• DATA
┌──
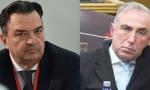 NOVA AFERA NA POMOLU: Duško Knežević objavio snimak na kojem se tvrdi da je slao novac vrhovnom državnom tužiocu (VIDEO)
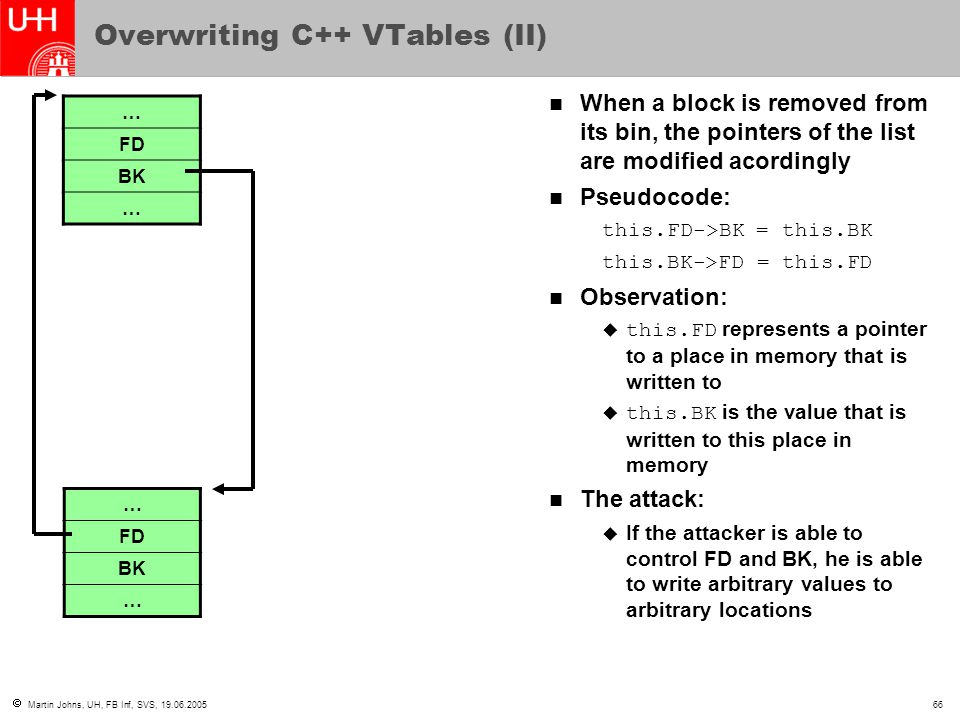 Overwriting C++ VTables (II)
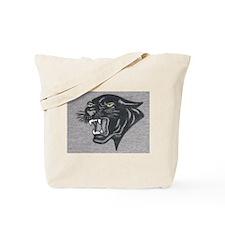 Panther Print Tote Bag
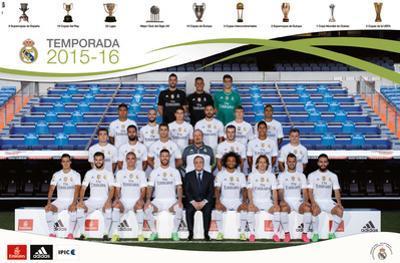 Real Madrid- Team 2015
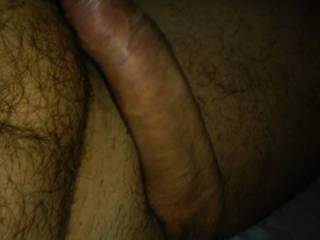 horny fat cock :)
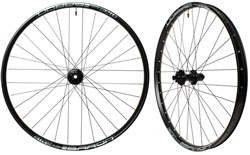 "Product image for Stans No Tubes Baron S1 27.5""/650b MTB Wheelset"
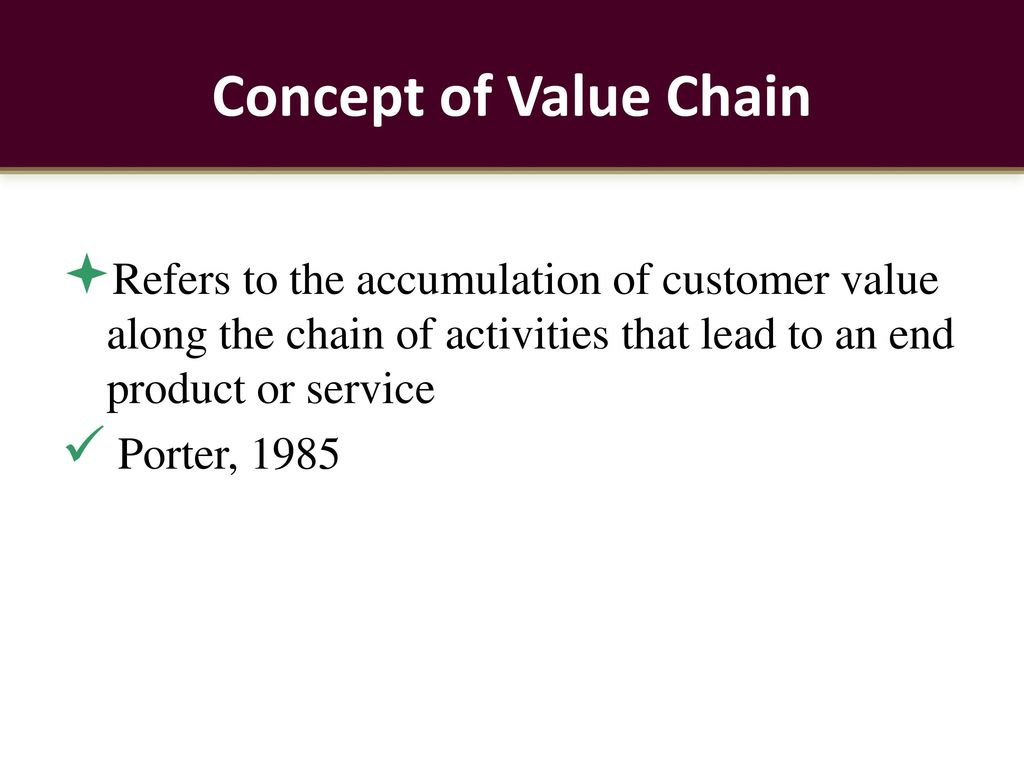 concept of value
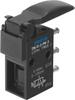Finger lever valve -- TH/O-3-PK-3 -Image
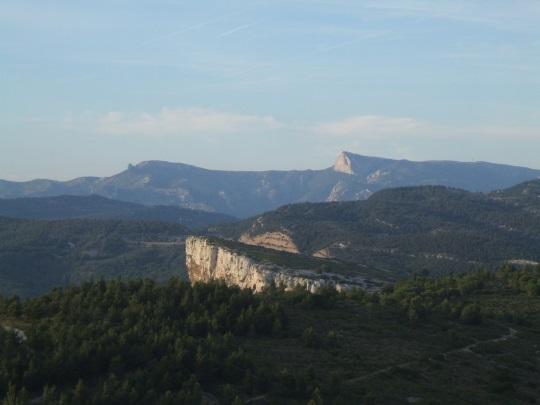 route des cretes Cassis La Ciotat25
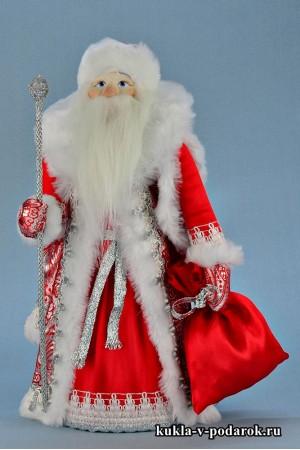 Фото Дед Мороз под елку московская новогодняя кукла сувенир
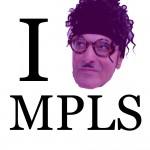 Seekins - I (Seekins) MPLS!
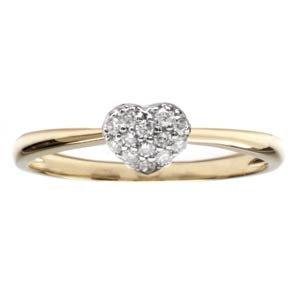 1/10 Carat Diamond 14k Yellow Gold Heart Promise Ring
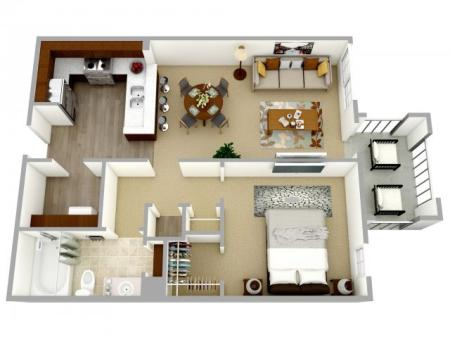 One bedroom apartment for rent Columbia, SC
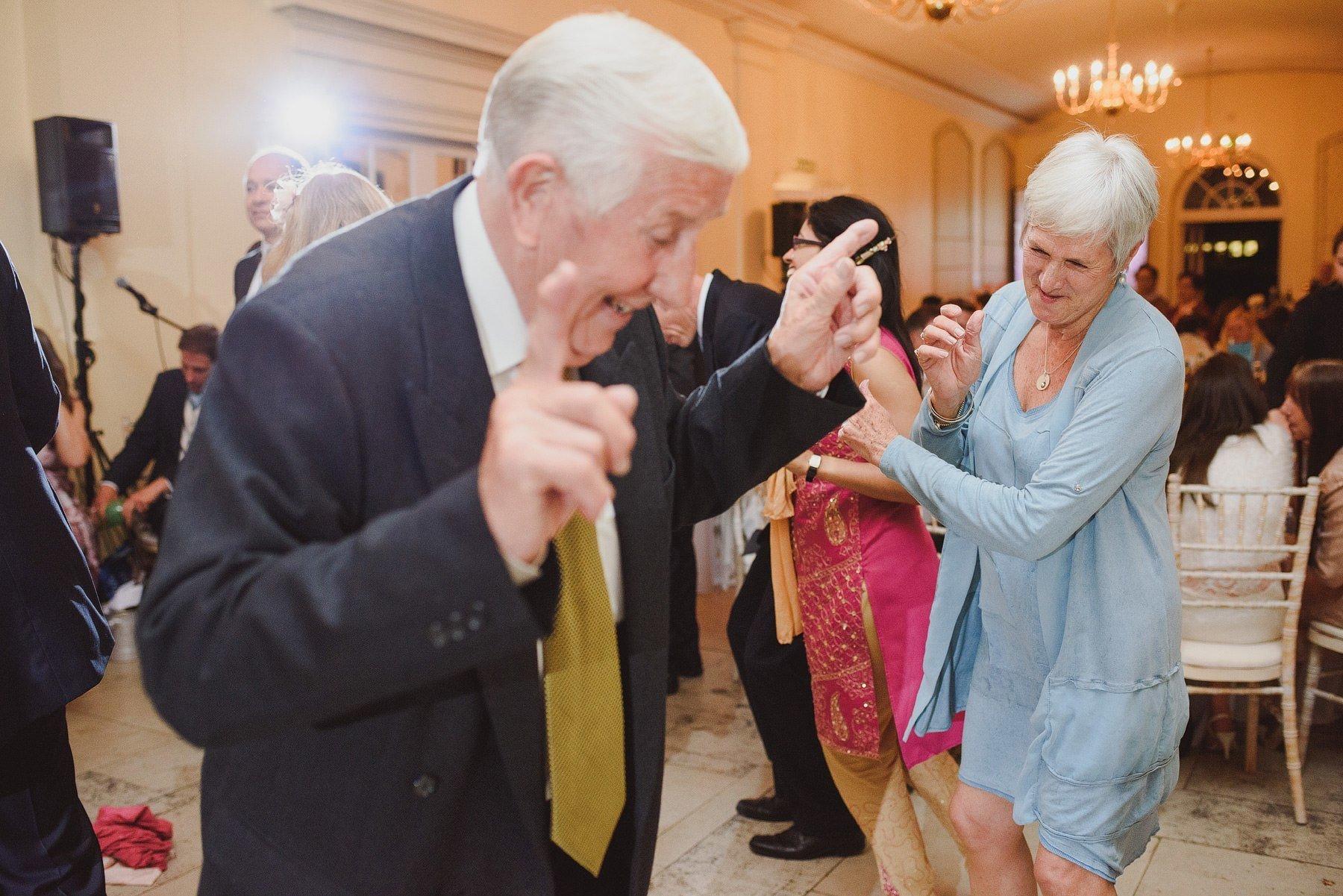 wedding photographer goldney hall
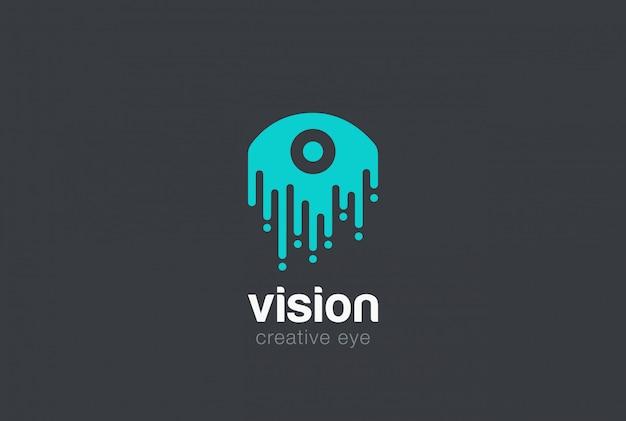 Icône de vecteur de goutte oeil logo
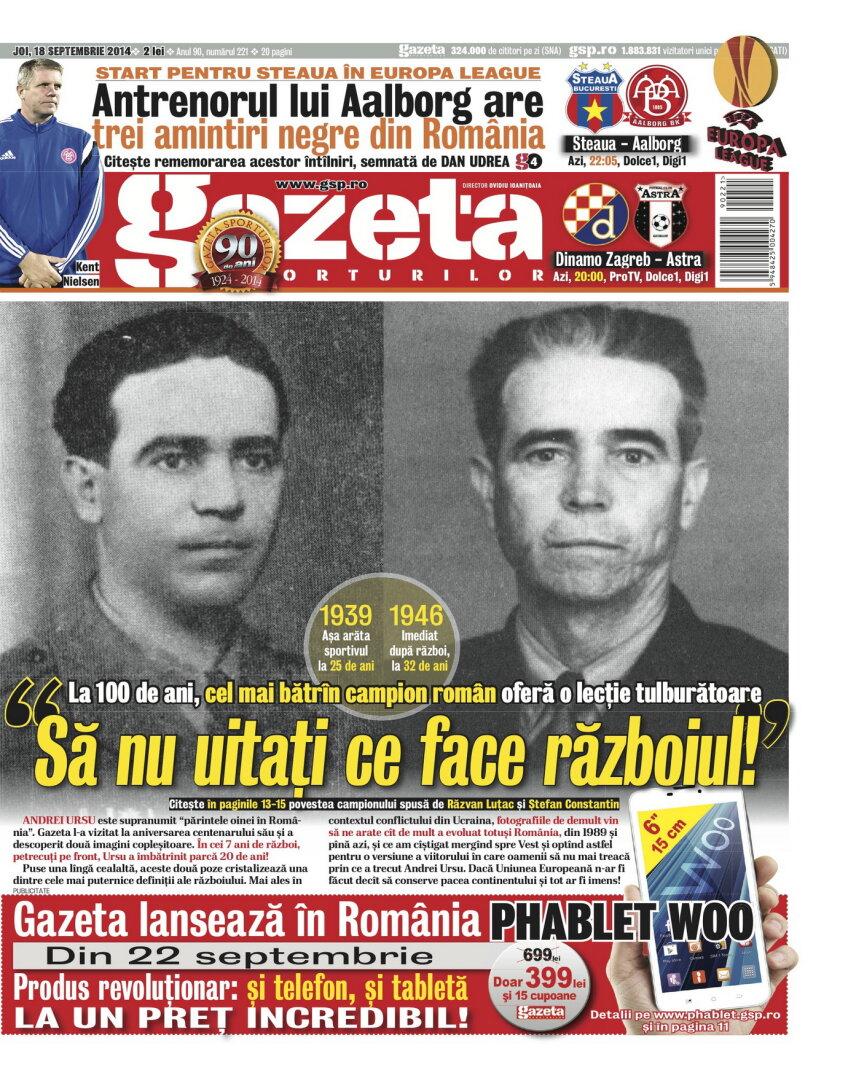 Coperta de azi a Gazetei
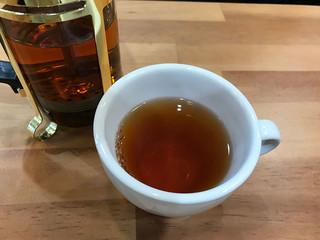 シードビレッジ - 麦茶じゃねーぞ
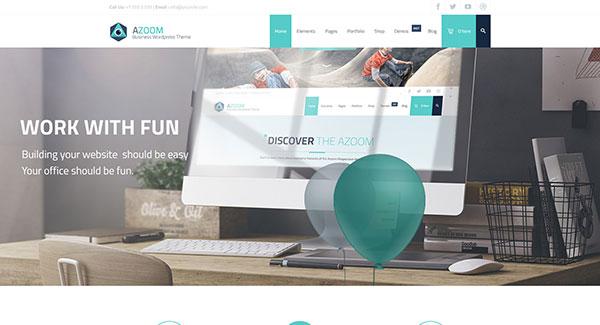 5-tema-wordpress-untuk-membuat-a-situs-web-gundukan-perusahaan-keuangan-azoom-blogpascher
└──
• TASK DIRECTIONS
Copy out every line above, word for word, minus images.

• SOLUTION TO THIS EXERCISE
 NOVA AFERA NA POMOLU: Duško Knežević objavio snimak na kojem se tvrdi da je slao novac vrhovnom državnom tužiocu (VIDEO)
 Overwriting C++ VTables (II)
 Panther Print Tote Bag
 Real Madrid- Team 2015
 horny fat cock :)
 "Product image for Stans No Tubes Baron S1 27.5""/650b MTB Wheelset"
 concept of value
Finger lever valve -- TH/O-3-PK-3 -Image
 route des cretes Cassis La Ciotat25
 Фото Дед Мороз под елку московская новогодняя кукла сувенир
 Seekins - I (Seekins) MPLS!
 1/10 Carat Diamond 14k Yellow Gold Heart Promise Ring
 One bedroom apartment for rent Columbia, SC
 wedding photographer goldney hall
 Icône de vecteur de goutte oeil logo
 Coperta de azi a Gazetei
 シードビレッジ - 麦茶じゃねーぞ
 5-tema-wordpress-untuk-membuat-a-situs-web-gundukan-perusahaan-keuangan-azoom-blogpascher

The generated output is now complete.